_Prompt_: Look down the entries below and report how many lines hold the string "recaptcha"; write nothing else.

_Data for analysis_:
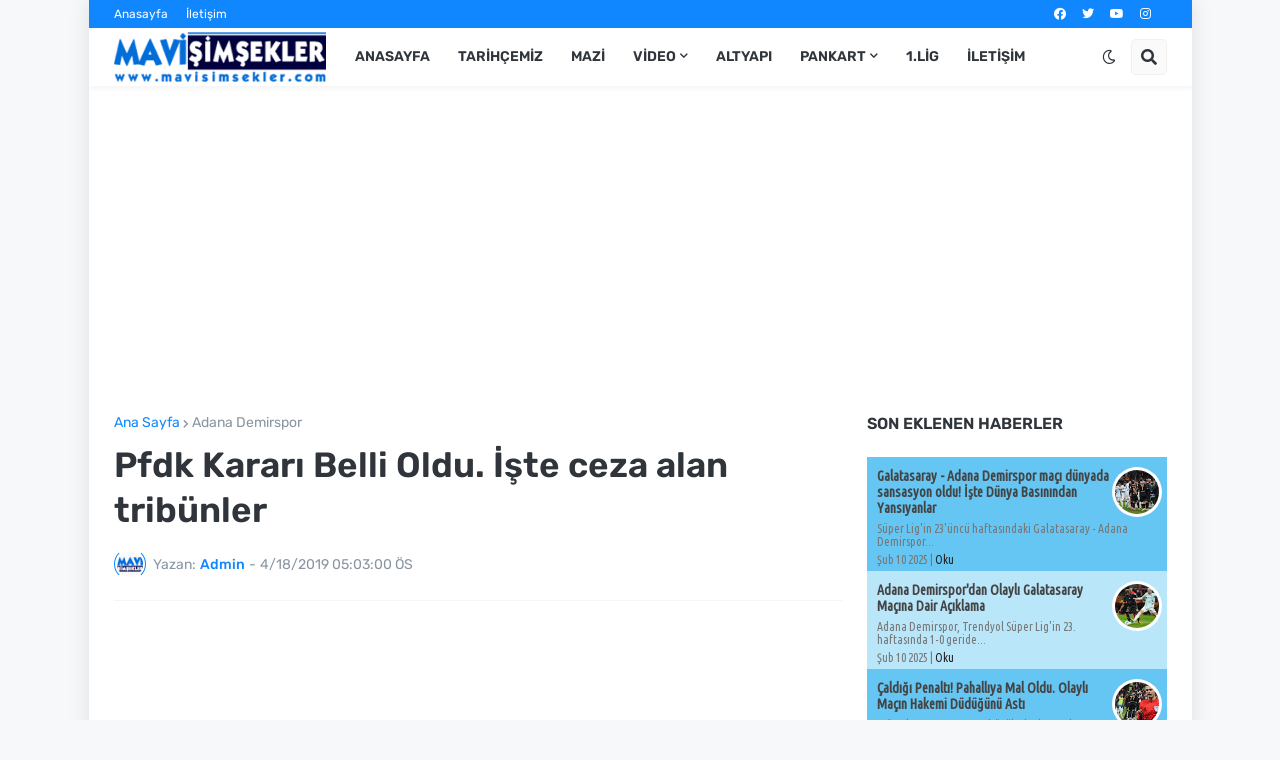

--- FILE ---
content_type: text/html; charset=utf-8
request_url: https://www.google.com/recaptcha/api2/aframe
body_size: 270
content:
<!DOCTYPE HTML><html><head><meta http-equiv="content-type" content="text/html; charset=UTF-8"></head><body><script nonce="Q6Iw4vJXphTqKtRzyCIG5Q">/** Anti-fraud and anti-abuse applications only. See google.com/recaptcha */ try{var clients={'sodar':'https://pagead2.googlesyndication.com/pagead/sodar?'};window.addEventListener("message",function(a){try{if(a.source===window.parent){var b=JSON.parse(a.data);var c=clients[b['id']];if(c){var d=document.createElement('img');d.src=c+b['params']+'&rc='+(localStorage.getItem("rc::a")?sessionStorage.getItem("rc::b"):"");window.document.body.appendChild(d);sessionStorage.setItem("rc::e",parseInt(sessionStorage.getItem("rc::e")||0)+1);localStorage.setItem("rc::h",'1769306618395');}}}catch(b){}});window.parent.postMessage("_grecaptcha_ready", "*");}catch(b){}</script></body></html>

_Written reply_: 2